Florida Free Poker League Raided By Police
According to reports from Florida, a legally operating free poker league at a local sports bar was raided last weekend under somewhat questionable circumstances.
In a story from the Tampa Bay Times writer Stephanie Wang, Louie’s Grill and Sports Bar in Tampa was the target of a state and local law enforcement raid as a free poker league operated by the Nutz Poker League was holding one of its tournaments on October 20. Approximately 140 players were participating in this tournament at the club when law enforcement arrived. Reports from several of the players indicate that the scale of the raid was a bit over the top.
The undercover investigation, dubbed (and I’m not making this up) “Operation Cracked Aces,” saw officers from the Florida Bureau of Investigation and Largo police enter the establishment in full attack mode and ordering the players in the tournament to keep their hands on the tables they were at. “It was something out of a bad movie, with (the officers wearing) masks and guns out” Wang reports Tom Hood, a player in the tournament, as saying. “They made everyone feel like we were really criminals.” Arrested in the raid were the owner and five employees of the Nutz Poker League, charged with working for a gambling house, and the owner of Louie’s was charged with keeping a gambling house.
The Nutz Poker League has been a popular outlet for poker players in Florida since its inception three years ago. The Nutz Poker League – like many other similar free poker leagues across the United States – are paid by an establishment to come in to operate the free tournaments. For the winners of these tournaments, gift certificates, pre-paid Visa cards or (for larger events) trips to Las Vegas are awarded. It is these prizes that apparently have sparked the interest of Florida’s legal eagles in pushing the investigation, raid and arrests.

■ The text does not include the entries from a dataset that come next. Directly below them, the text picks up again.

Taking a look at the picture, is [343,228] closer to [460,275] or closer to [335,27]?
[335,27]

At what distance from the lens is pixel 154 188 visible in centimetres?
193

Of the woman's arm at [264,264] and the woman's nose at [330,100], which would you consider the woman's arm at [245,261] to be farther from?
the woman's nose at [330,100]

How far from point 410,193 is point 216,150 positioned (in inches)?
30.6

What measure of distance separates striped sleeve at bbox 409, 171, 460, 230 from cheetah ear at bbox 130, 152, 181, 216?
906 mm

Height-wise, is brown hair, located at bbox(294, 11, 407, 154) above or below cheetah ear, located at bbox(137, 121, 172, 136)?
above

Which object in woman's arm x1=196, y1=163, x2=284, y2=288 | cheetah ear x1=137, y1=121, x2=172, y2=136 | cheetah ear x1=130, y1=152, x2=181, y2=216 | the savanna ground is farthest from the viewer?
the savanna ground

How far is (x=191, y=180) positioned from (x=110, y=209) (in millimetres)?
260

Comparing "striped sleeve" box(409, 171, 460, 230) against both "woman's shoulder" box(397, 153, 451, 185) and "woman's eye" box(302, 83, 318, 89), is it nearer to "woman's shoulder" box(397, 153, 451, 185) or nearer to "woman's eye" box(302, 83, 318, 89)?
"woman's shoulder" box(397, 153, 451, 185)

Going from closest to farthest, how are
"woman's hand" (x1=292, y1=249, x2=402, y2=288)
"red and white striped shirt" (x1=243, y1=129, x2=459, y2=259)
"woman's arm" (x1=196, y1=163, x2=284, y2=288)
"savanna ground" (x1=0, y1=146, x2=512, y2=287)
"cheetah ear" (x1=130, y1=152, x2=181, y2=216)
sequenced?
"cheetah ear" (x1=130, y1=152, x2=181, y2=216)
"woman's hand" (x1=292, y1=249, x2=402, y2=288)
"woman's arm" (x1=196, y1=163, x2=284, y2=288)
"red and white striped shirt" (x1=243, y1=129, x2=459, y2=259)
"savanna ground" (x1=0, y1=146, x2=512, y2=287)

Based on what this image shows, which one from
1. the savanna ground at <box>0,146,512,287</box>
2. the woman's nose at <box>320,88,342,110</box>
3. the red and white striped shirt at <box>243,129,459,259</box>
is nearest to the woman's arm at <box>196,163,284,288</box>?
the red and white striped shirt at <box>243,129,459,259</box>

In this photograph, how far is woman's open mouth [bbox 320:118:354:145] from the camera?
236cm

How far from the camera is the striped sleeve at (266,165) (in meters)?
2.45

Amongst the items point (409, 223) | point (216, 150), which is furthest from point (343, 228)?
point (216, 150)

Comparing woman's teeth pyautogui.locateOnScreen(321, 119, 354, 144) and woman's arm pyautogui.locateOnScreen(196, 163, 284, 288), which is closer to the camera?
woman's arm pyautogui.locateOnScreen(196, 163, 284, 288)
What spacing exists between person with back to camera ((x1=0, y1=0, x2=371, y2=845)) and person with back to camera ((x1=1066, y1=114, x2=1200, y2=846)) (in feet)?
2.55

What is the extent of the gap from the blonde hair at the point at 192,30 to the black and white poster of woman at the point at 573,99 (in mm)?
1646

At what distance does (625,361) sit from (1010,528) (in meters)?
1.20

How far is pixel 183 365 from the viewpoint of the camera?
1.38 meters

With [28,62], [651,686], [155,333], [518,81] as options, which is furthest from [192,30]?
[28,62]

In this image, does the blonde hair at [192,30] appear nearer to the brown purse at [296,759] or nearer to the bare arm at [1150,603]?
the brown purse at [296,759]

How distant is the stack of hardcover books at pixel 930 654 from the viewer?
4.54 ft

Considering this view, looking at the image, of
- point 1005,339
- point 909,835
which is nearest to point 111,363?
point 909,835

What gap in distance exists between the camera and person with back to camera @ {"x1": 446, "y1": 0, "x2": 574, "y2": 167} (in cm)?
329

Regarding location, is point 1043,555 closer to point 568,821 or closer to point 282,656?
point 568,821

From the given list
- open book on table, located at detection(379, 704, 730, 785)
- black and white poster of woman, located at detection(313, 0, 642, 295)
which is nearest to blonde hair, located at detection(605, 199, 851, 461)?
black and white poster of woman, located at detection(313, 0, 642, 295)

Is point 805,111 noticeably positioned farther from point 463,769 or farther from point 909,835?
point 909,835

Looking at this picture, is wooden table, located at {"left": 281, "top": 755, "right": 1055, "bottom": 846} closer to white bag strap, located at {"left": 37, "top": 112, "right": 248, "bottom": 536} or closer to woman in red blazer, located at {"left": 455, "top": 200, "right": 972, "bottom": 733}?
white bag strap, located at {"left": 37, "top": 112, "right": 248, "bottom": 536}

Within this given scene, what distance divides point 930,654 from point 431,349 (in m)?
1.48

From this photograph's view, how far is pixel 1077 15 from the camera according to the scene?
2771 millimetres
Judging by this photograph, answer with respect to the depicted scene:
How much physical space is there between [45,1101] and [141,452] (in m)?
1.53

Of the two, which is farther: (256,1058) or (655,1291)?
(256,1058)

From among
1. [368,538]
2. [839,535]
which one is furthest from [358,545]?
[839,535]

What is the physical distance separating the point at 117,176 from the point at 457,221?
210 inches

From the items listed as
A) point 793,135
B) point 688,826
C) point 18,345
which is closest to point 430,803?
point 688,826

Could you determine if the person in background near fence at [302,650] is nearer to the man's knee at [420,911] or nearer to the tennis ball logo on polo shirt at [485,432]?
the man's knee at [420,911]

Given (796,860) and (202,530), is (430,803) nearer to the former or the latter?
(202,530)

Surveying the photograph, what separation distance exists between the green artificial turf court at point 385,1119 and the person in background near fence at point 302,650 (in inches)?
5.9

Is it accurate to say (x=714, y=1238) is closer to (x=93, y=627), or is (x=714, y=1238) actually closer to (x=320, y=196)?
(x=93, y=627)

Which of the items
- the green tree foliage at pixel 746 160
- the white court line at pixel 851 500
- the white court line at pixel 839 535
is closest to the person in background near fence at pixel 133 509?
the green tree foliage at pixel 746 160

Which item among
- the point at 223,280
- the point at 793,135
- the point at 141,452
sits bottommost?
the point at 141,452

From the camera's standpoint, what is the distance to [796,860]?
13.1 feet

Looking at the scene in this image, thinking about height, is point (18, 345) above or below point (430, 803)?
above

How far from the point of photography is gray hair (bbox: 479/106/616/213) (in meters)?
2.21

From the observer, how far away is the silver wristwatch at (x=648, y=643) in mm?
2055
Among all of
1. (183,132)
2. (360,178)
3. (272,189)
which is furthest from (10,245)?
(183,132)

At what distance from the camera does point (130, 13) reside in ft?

Wang quotes Pinellas-Pasco Assistant State Attorney Joshua Riba as stating that the free leagues do violate the state’s gaming laws. “If they are playing cards, and they have an opportunity to win something of value, then they are technically violating (gambling statutes),” Riba is quoted by Wang. “The statute itself does not require anybody to ante in,” Riba finished, indicating that the operation of free leagues, while not requiring players to put up anything to play, violate the law by offering prizes.
Perhaps at question as well is the reasonings for the free poker leagues to be in operation in the bars, restaurants and clubs in the first place. While not requiring the participants to pay to play poker, the businesses are bringing in these free poker leagues to drive up clientele, with the potential for better sales of food and drinks to boost the business’ profits. This could be construed as a “buy in” of sorts for players participating in the leagues and, as such, could violate the state laws.
Those arrested in the raid were contacted by Wang and, for the most part, were not willing to make statements on their arrests. Louie’s owner Louis Karamanos did state to Wang he wasn’t a part of the poker league and felt “violated” by his arrest. The owner and employees of the Nutz Poker League declined to speak, but the league issued a statement yesterday that said, “These innocent activities should not be the target of tyrannical enforcement and these matters will be defended vigorously, with the goal of swiftly resuming this lawful and beneficial activity.”
The aftermath of the raid in Tampa has pushed the two other poker operations in the city to action, albeit along different courses. One, Treasure Chest Poker, has looked for clarification on the laws from local officials. The other, Free Poker Nights of Tampa, attempted to capitalize on the Nutz Poker League’s current entanglement with the law, leaving fliers at a bar where the Nutz Poker League operated, according to Wang.
It doesn’t appear that the situation regarding free poker play in Florida will be resolved soon. Marc Dunbar, a Florida State University college professor that teaches gaming law, offered his opinion to Wang that the poker laws in the state aren’t well understood or well enforced. He also said that Florida lacks an official state agency to help out local police when it comes to such statutes. Meanwhile, it seems that all the free poker leagues in Tampa will continue on; after taking a break following their arrests, the Nutz Poker League resumed games yesterday, according to Wang.